No texto sobre o código florestal, quantos artigos o código tem?

Texto fornecido:
■ ■ ■ ■

Eu acho que tem um reparo a ser feito nessa discussão do código florestal. A floresta não pode ser visto como um problema. A floresta é a solução, é uma vantagem econômica. Para ser objetivo, pragmático, a discussão de cada dez anos sobre código florestal está muito mais vinculada em encontrar uma maneira de resolver passivo do que qualquer outra coisa. Isso tem que ser encarado como uma realidade.
E como se resolve esse passivo?
Tem uma insegurança jurídica nas propriedades pequenas, médias e grandes em razão das alterações que a legislação ambiental sofreu nos últimos anos. Isso tem que ser resolvido. O Brasil é um dos maiores produtores de alimentos do mundo. Estes produtos não podem viver numa insegurança jurídica por conta do lugar em que são produzidos. Temos que encontrar uma maneira de dar segurança jurídica para os proprietários, estender a mão para eles através de uma lei bem feita, objetiva, para que quem queira sair da ilegalidade possa vir para a legalidade. Tudo isso tem de ser feito sem anistia para desmatadores e sem que você comprometa as APPs (Áreas de Preservação Permanente) futuramente. O código tem 69 artigos, já tem boa base de entendimento, seja do governo, do Congresso e dos diferentes setores da sociedade e tem uns pontos que merecem atenção. Em vez de começar do zero, temos que começar pelos pontos que podem aperfeiçoar a proposta.

■ ■ ■ ■

Linhas de dados:
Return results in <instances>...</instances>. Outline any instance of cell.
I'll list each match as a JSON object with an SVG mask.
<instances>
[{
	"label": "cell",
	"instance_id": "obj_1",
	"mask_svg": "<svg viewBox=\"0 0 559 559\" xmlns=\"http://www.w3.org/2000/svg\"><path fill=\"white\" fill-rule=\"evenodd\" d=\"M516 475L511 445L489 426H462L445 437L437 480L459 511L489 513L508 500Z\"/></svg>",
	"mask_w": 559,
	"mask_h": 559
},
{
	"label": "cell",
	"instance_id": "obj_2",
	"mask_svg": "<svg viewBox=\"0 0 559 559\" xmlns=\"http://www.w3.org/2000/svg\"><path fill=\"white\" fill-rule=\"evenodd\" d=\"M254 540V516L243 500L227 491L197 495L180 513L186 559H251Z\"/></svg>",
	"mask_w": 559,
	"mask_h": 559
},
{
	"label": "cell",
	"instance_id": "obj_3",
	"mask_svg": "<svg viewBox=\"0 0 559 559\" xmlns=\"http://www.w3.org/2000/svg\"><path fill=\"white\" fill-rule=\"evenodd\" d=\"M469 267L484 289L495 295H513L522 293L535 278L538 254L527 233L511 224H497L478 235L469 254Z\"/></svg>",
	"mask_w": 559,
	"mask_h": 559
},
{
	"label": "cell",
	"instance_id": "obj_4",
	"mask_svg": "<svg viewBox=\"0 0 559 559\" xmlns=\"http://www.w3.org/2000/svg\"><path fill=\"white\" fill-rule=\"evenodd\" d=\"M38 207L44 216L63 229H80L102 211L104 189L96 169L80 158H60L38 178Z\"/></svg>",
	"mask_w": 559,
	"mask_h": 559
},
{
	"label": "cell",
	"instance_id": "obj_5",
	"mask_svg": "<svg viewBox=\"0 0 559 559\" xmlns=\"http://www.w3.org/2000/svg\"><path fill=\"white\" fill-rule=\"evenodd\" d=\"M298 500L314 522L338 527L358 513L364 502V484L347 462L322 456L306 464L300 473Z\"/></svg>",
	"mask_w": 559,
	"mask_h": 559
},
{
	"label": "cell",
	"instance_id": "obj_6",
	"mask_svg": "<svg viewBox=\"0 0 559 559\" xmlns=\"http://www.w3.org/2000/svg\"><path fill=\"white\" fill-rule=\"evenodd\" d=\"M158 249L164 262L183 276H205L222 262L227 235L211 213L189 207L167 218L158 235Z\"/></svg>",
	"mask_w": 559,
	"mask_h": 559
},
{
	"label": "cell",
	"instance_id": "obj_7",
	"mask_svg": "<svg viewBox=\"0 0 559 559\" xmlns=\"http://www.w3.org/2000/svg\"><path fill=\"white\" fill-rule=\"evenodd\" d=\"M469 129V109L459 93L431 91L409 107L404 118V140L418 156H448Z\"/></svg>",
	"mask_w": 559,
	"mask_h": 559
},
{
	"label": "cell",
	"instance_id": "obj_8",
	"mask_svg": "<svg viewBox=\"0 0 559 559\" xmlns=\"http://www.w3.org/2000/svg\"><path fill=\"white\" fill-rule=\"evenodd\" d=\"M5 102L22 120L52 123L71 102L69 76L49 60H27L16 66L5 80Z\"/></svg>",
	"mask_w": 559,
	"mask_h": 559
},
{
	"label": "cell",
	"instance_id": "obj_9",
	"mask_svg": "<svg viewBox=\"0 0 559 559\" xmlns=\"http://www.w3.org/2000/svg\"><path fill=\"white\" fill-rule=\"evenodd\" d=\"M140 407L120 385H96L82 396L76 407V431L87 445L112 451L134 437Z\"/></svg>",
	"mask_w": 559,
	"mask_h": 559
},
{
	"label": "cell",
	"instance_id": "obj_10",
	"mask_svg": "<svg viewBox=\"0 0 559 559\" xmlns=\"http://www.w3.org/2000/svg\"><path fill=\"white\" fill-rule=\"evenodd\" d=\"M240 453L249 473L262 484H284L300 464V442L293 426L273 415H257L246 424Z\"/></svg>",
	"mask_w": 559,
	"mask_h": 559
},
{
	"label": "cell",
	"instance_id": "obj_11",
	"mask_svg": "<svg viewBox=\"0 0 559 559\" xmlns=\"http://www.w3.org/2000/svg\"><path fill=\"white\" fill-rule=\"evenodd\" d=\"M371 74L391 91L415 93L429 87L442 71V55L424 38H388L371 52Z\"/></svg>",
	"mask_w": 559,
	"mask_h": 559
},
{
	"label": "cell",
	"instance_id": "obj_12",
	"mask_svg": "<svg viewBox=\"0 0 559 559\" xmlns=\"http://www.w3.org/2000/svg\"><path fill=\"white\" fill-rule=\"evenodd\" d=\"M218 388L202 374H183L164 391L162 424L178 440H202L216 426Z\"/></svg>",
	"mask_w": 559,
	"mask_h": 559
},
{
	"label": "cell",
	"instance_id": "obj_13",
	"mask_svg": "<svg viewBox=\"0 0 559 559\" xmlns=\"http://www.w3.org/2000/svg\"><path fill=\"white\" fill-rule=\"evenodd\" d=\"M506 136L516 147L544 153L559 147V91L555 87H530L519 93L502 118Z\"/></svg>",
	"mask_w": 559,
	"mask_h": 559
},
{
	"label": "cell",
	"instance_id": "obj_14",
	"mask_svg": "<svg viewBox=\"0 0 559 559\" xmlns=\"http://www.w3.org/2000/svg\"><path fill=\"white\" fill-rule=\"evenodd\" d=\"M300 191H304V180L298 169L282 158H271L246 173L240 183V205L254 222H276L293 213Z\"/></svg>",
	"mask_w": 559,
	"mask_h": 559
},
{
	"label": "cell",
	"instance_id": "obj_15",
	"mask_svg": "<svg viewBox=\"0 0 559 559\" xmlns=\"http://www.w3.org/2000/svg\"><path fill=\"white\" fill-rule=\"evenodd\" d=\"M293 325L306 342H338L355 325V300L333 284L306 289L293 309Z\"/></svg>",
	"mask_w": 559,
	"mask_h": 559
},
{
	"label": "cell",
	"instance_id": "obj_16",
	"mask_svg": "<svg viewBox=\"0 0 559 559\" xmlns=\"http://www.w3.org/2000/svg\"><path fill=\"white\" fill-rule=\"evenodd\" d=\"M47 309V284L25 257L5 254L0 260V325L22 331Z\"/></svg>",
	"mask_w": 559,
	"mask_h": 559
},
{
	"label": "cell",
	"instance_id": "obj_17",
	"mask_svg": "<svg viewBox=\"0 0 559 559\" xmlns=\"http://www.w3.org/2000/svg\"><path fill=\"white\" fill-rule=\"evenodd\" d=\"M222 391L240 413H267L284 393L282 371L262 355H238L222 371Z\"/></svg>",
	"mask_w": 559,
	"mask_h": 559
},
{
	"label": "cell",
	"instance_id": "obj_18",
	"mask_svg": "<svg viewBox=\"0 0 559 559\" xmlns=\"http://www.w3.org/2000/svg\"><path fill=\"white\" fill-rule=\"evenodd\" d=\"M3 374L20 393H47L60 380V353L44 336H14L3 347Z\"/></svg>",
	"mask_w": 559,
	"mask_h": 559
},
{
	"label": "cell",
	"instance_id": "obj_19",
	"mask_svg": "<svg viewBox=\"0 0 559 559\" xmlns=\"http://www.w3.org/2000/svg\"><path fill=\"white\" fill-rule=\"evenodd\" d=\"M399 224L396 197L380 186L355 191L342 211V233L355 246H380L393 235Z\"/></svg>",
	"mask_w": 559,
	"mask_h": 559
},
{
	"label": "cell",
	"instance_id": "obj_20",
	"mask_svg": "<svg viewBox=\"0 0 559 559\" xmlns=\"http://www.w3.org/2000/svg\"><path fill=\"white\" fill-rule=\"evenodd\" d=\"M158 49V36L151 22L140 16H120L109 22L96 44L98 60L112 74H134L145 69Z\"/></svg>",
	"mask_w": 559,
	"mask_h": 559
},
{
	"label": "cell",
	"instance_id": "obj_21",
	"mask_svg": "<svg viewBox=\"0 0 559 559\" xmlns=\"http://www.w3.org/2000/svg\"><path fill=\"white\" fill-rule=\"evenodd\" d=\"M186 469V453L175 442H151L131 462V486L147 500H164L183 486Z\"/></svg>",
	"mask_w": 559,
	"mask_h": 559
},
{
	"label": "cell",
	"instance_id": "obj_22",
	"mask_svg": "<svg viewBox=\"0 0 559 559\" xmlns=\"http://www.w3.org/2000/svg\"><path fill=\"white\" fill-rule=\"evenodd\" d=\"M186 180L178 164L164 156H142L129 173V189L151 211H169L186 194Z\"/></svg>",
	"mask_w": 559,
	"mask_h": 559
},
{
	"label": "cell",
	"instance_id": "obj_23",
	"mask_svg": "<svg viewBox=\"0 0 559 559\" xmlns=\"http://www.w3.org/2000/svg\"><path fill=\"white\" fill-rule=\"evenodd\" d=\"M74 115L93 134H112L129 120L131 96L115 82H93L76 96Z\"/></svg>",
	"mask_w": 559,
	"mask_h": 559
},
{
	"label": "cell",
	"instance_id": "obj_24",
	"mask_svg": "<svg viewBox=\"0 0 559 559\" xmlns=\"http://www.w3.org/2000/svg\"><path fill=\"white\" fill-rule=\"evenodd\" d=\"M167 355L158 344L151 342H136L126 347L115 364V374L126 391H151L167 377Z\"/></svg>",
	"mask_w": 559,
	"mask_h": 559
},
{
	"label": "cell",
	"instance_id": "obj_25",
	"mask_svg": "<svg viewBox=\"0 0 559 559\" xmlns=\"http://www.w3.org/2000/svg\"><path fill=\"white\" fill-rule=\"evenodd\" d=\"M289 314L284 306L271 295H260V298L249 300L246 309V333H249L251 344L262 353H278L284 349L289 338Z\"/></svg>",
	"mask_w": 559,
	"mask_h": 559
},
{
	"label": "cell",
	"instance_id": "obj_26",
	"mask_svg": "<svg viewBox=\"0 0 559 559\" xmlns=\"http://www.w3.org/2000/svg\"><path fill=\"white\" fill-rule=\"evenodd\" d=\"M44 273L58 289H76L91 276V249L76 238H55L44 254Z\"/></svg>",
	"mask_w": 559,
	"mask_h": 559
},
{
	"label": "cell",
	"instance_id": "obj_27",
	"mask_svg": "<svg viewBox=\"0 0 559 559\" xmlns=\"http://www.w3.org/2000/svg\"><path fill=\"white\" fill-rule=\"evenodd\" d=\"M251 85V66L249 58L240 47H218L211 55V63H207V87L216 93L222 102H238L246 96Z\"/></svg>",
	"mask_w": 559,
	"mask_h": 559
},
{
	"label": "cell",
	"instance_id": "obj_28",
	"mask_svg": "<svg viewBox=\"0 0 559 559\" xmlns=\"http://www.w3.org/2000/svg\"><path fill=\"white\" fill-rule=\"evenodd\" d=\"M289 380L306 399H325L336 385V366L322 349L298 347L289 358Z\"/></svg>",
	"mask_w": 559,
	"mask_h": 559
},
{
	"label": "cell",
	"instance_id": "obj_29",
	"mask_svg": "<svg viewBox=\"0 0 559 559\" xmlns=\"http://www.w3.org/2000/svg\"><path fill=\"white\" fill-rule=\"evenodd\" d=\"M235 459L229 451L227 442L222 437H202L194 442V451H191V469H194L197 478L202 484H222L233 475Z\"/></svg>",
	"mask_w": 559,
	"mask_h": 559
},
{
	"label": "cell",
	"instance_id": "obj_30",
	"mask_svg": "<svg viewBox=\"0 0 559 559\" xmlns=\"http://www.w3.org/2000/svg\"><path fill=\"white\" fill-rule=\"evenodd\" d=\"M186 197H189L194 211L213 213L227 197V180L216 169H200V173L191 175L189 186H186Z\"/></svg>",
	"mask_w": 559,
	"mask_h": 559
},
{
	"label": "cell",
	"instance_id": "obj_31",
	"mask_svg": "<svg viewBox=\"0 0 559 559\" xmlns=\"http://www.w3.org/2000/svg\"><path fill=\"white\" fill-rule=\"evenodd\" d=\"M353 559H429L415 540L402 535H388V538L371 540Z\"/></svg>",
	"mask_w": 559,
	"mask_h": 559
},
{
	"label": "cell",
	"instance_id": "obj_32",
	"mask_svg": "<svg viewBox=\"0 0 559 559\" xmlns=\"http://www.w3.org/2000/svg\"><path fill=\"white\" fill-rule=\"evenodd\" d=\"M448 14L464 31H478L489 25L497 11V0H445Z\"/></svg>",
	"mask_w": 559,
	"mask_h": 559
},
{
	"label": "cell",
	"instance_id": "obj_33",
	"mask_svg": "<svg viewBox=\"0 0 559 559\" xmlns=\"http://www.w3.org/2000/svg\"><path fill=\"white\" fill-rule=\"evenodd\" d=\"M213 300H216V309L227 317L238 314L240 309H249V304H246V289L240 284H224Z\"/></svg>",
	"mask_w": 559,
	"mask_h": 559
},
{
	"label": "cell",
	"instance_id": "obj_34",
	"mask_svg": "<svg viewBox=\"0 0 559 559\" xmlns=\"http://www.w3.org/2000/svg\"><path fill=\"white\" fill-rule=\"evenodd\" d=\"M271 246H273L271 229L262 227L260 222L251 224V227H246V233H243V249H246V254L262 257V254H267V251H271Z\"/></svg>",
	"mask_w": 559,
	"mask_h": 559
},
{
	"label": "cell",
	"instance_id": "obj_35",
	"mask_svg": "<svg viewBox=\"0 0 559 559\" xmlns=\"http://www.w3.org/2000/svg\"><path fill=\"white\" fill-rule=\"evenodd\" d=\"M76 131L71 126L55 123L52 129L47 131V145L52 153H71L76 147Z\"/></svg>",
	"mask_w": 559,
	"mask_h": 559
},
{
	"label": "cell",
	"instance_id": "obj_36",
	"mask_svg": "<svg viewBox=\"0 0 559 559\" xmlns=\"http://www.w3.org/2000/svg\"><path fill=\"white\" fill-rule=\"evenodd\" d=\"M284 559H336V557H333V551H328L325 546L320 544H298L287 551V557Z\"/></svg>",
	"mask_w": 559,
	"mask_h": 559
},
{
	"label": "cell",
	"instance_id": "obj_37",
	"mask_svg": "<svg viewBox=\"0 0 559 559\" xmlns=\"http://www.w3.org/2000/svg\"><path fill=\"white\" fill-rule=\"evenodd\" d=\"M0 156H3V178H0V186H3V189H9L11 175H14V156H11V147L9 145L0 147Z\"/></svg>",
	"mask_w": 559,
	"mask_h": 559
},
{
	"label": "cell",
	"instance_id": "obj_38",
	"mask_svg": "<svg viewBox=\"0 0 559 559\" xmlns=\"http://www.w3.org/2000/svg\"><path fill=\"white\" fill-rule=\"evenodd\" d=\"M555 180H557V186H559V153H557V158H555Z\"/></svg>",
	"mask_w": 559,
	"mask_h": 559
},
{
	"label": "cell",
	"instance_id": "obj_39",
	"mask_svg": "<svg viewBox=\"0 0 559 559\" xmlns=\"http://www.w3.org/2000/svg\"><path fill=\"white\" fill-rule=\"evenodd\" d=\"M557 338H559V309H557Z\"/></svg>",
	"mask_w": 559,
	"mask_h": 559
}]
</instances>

■ ■ ■ ■

Resposta:
O código tem 69 artigos.